PAGE EXCERPT:

By Gail Feinstein Forman

SAN DIEGO—Hershey Felder has toured the world showcasing the lives and music of Beethoven Chopin, and Gershwin. The son of Holocaust survivors, he began his foray into this realm of musical “playlets” in a most unusual way and in a very unlikely place.

In 1995, Felder, who speaks five languages, including Yiddish and Hebrew, accompanied Steven Spielberg to Europe to conduct interviews for Spielberg’s Survivors of the Shoah Visual History Foundation. One day, in Krakow Poland, he met a survivor who related a story about how he used to amuse the guards at Auschwitz by whistling Gershwin’s Rhapsody in Blue. The survivor felt that his actions and the music had saved his life.

hebrewdayFelder was so moved by the survivor’s story, that he put together his first one-man show about Gershwin called Sing! In 1998. It played at a small theater at UCLA. In later years, his small play morphed into his now tremendously successful trilogy of famous composers.

Today, when Hershey Felder describes his play Monsieur Chopin, now playing at the Old Globe Theater, he says “the story is about how he brings the piano to life, and he talks about his soul and how it relates to his music.” Playing Chopin himself in this encore performance at The Old Globe Theater, Felder brings us back to 1840’s Paris and Chopin’s inner and outer circle.

Framed in a beautifully rendered postcard style with gilded gold edges rimming a border from the top to the bottom, the Old Globe stage was now Chopin’s Paris salon of March 4, 1848. Hershey Felder walks through the orchestra section, greets his “students” who are there for a music lesson, and then ascends the stage. He immediately sets the mood of the next 90 minutes- “Chopin light” in narrative, a fantastically rendered performance musically.

Felder uses events in Chopin’s life to segue in particular musical pieces. In a way, his style in reminiscent of Leonard Bernstein’s Young People’s Concerts which acquainted audiences with the composer and his or her music. However, here Felder is enacting the role of Chopin himself.

Chopin’s life is revealed in bits and pieces. We learn about this family and their musical background, his strong Polish nationalism, his rivalry with Liszt, and his tormented relationship with George Sand.

YOUR TASK: List the composers whose lives and music Hershey Felder has toured the world showcasing, according to the article about him above.

DATA FOR REVIEW:
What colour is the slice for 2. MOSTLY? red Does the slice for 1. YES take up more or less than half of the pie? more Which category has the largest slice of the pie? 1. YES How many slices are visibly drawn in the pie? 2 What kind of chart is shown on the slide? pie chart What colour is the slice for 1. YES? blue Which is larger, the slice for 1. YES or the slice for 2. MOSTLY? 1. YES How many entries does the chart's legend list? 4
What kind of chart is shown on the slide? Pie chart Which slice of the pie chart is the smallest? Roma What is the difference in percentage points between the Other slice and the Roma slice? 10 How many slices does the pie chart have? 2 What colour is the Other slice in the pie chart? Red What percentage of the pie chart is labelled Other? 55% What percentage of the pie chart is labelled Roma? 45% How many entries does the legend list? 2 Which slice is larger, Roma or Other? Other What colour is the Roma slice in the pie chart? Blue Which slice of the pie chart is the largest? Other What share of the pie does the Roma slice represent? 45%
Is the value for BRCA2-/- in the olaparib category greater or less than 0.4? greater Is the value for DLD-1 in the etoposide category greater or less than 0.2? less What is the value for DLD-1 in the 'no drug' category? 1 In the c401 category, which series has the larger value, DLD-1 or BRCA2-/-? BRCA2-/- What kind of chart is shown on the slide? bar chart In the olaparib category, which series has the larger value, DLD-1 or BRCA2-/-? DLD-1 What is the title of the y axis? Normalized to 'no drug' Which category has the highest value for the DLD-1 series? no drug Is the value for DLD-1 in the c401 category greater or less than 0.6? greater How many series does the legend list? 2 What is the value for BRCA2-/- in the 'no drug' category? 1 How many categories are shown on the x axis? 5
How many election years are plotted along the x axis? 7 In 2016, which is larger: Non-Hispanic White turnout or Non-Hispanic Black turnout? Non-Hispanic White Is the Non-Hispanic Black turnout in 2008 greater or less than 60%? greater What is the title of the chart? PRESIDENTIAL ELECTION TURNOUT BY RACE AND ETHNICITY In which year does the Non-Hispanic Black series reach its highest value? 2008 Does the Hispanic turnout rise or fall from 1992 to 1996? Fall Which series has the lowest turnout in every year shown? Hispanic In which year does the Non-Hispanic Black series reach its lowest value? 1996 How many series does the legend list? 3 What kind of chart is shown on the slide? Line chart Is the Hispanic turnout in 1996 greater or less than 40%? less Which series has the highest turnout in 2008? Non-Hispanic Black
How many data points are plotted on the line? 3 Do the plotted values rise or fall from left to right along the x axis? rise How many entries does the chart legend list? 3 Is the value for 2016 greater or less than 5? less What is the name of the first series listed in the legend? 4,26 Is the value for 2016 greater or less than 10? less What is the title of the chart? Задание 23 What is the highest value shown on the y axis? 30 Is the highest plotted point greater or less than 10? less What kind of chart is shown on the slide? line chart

WRITTEN SOLUTION: Beethoven, Chopin, Gershwin